PASSAGE:
________________________
Architecture
Decentralized Federated Platform Architecture Overview
This document provides a comprehensive architectural blueprint for a robust, scalable, and decentralized federated social and education platform. Built upon industry-leading specifications like ActivityPub and ActivityStreams 2.0, with an extensible EducationPub vocabulary, this architecture leverages NestJS, TypeORM, Redis, and BullMQ to address the unique challenges of federated systems. From secure request processing and modular design to efficient asynchronous workflows and a flexible database model, this overview aims to guide the creation and maintenance of a high-performance, interoperable fediverse instance.
External World Interactions
This diagram illustrates how the platform interacts with external ActivityPub servers and handles inbound and outbound federated requests using a Flowchart.
A. Request Lifecycle & Security
This section details the flow of incoming requests through the NestJS application, focusing on the security guards that ensure proper HTTP Signature verification, data integrity, and user/actor authentication.
B. Module Structure & Dependencies
This diagram outlines the modular architecture of the NestJS application, highlighting how modules are organized and depend on each other, with special attention to the Core and Common modules and the prevention of circular dependencies.
________________________
WHAT IS BEING ASKED: Which four technologies does the architecture overview say the platform leverages?
________________________
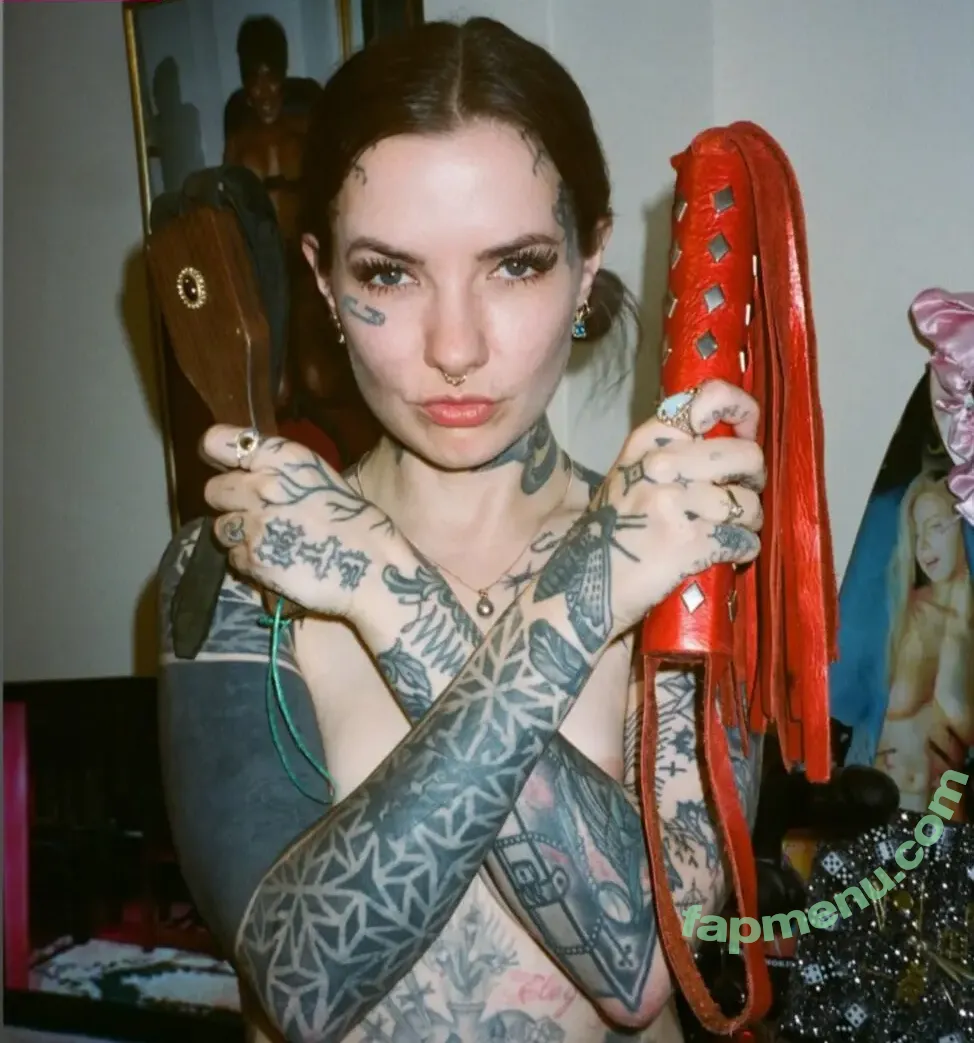 Emily Malice nude photo #0101 (emilymalice / missemilymalice)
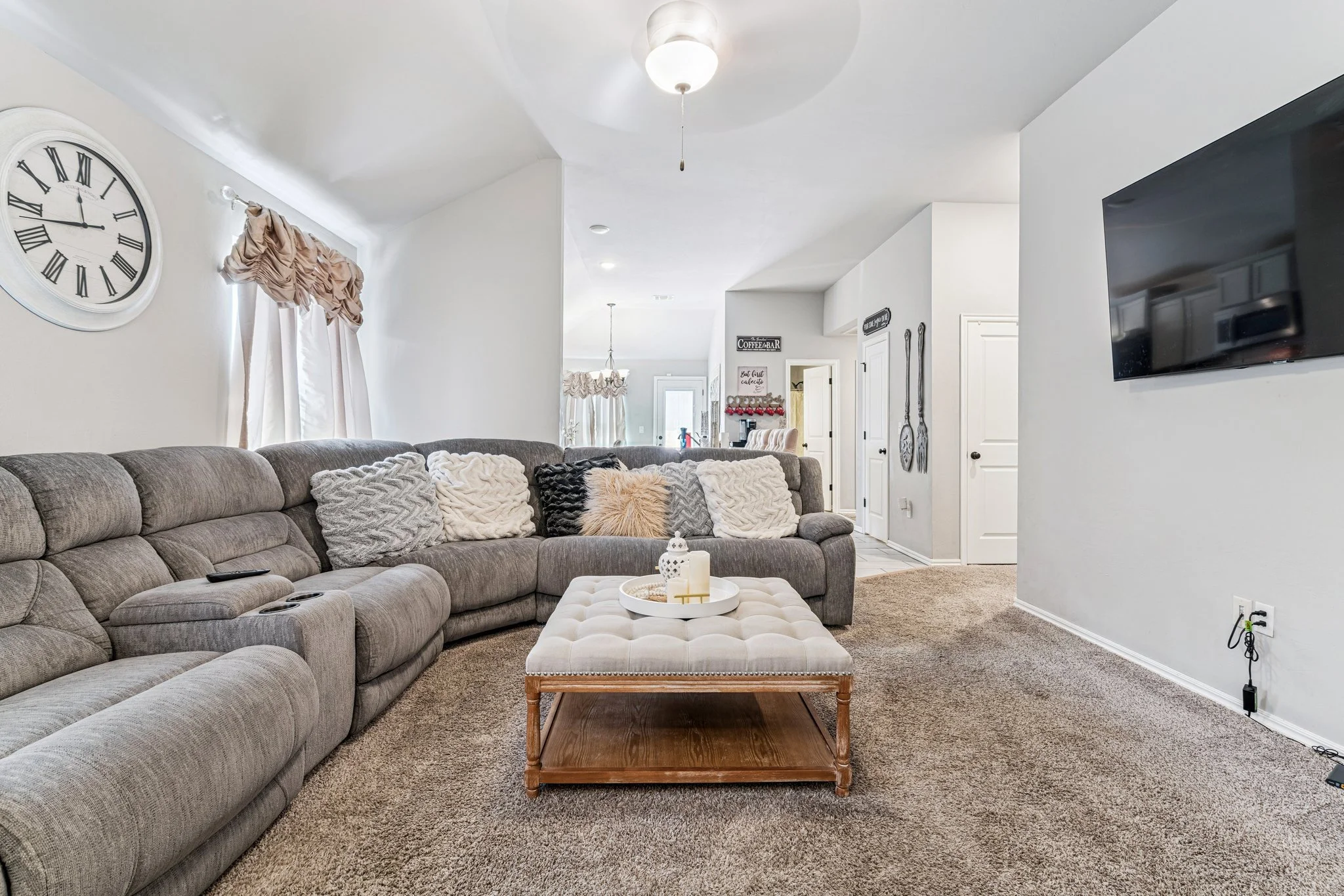 10-web-or-mls-4613 Crystal Clear Ln_010.jpg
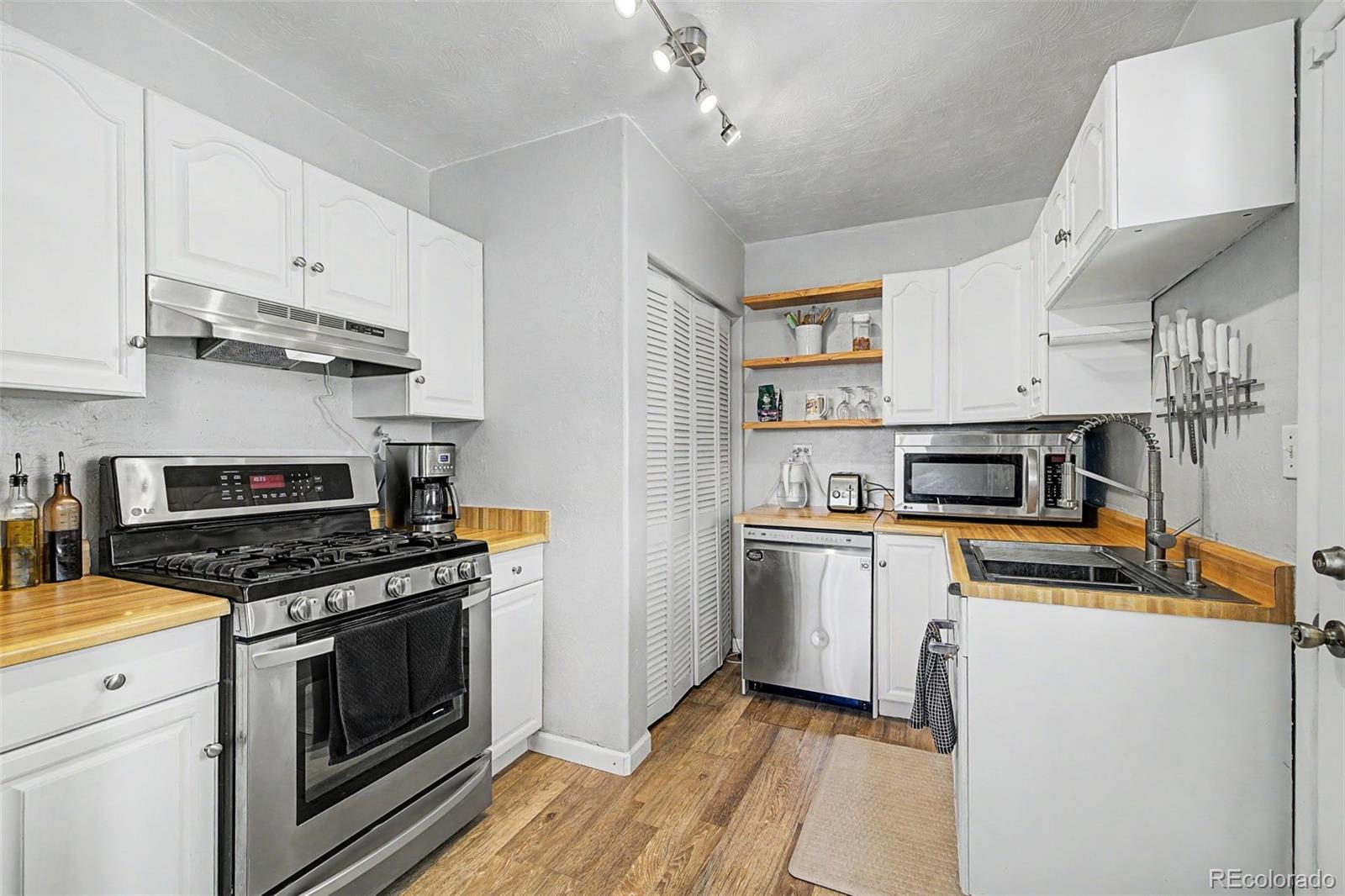 MLS Image #12 for 5480  niagara street,commerce city, Colorado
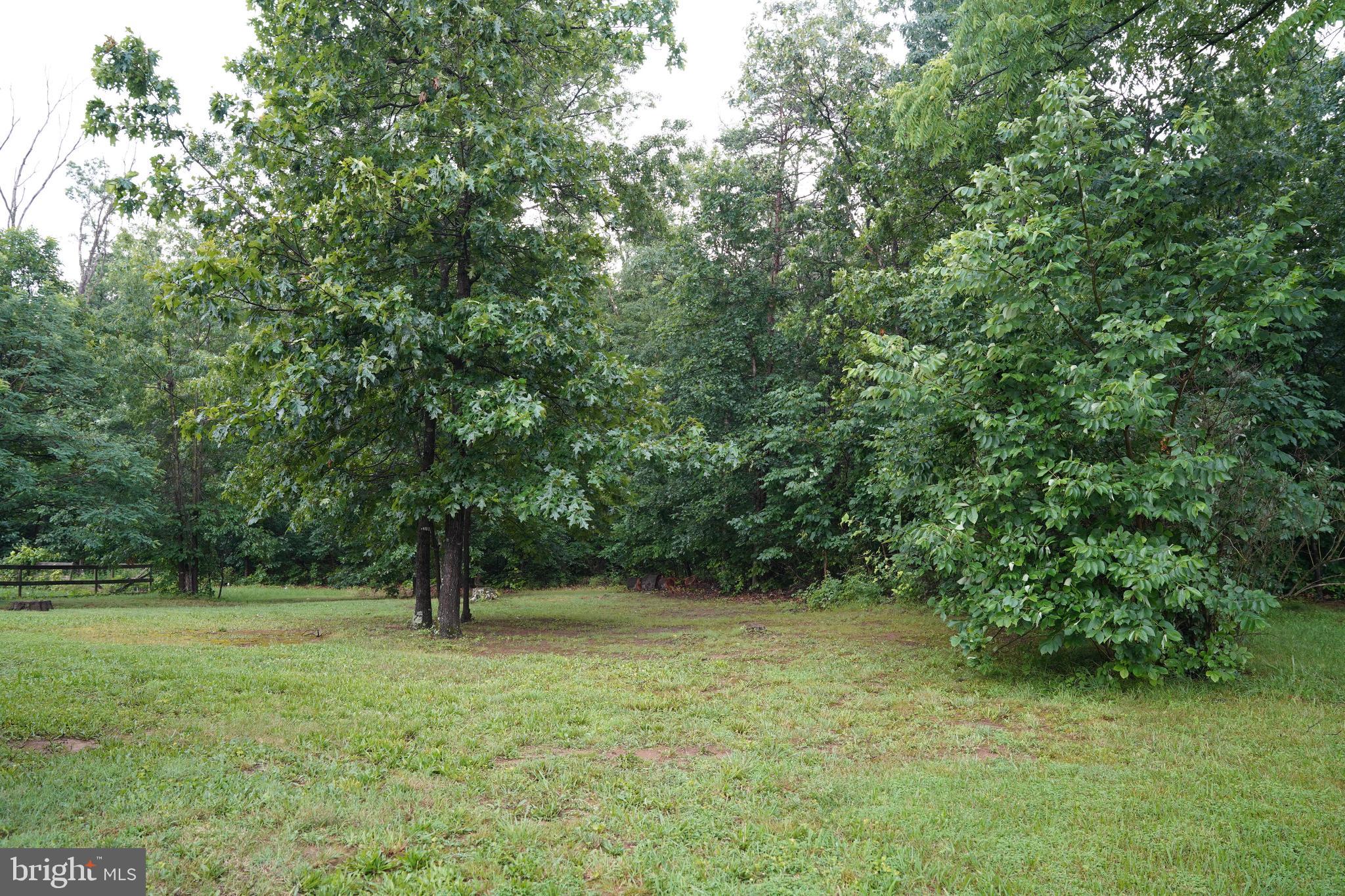 MIDDLE CREEK MANOR - Residential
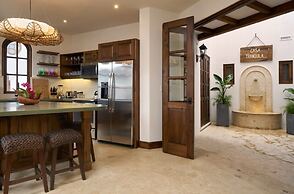 Las Catalinas Collection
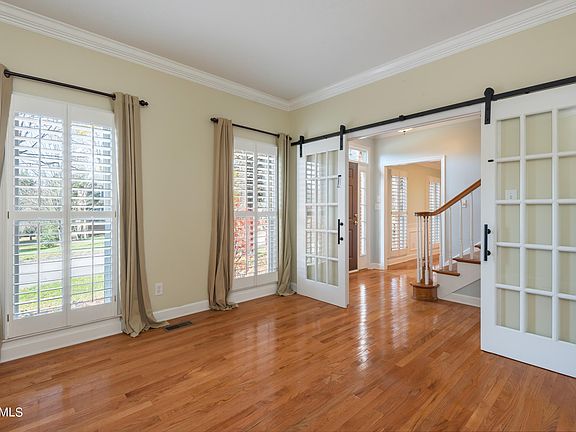 5th image of 220 Lawton Blvd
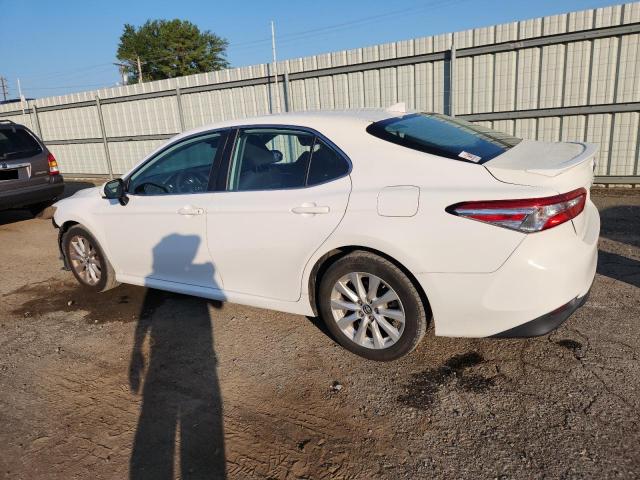 4T1B11HK6KU260119 - 2019 TOYOTA CAMRY L WHITE photo 2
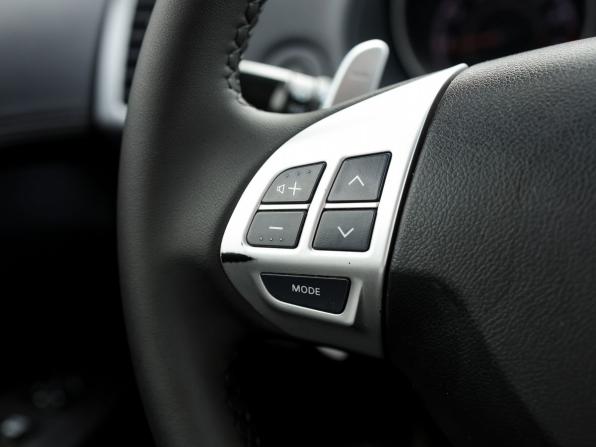 Mitsubishi Outlander II Рестайлинг с пробегом 2011 года, цена 1 349 000 рублей, 180238 км, внедорожник, Автокод Объявления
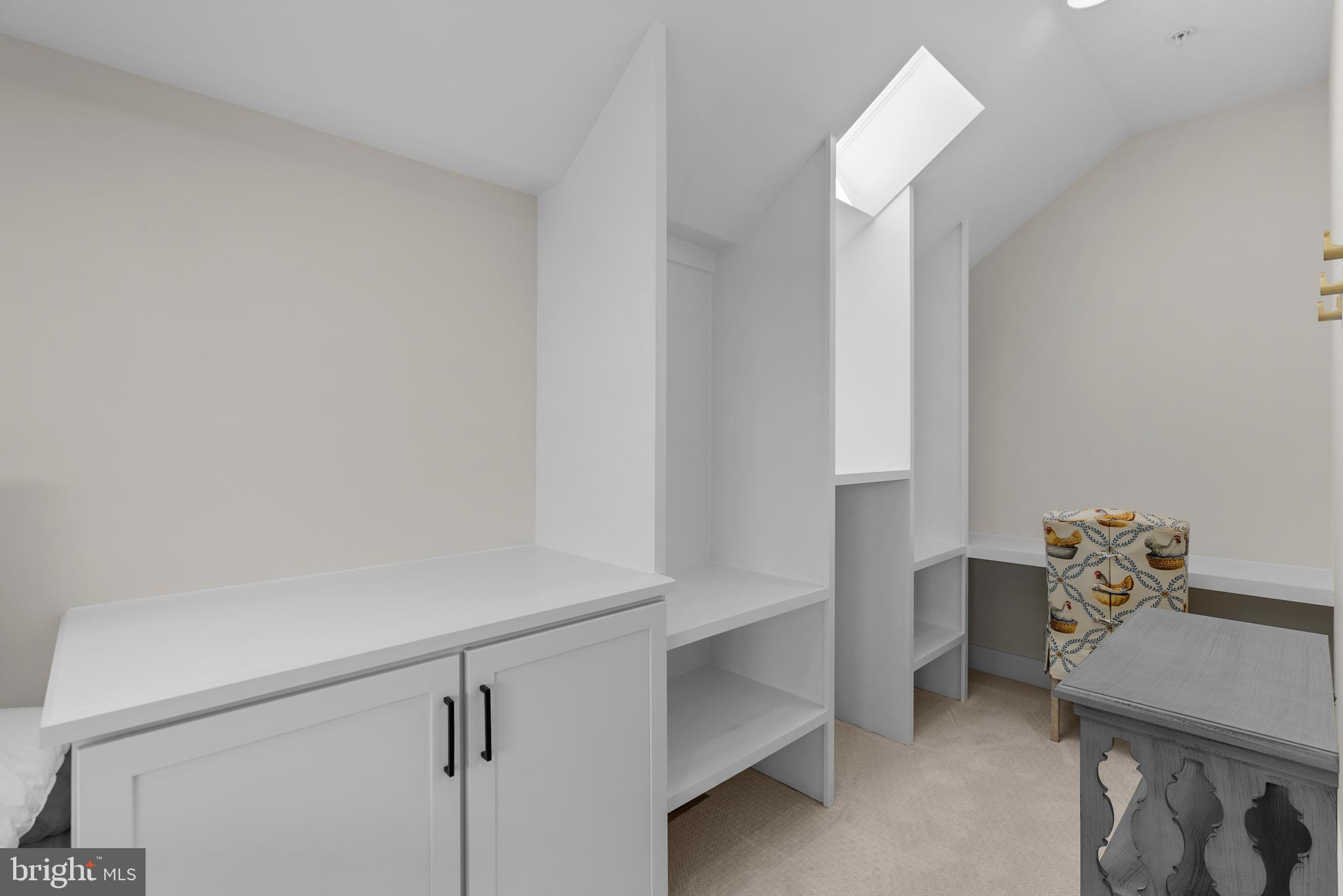 CABIN BRANCH - Residential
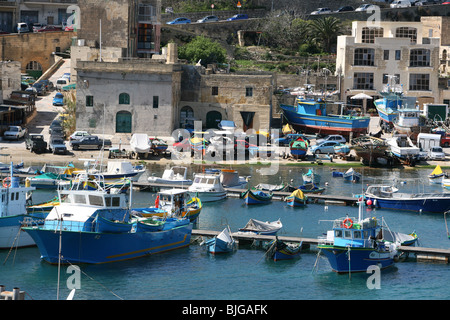 In arrivo nel porto di Ghajnsielem o Mgarr a Gozo un'isola nell'arcipelago Maltese Foto Stock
________________________
ANSWER SECTION: NestJS, TypeORM, Redis, and BullMQ.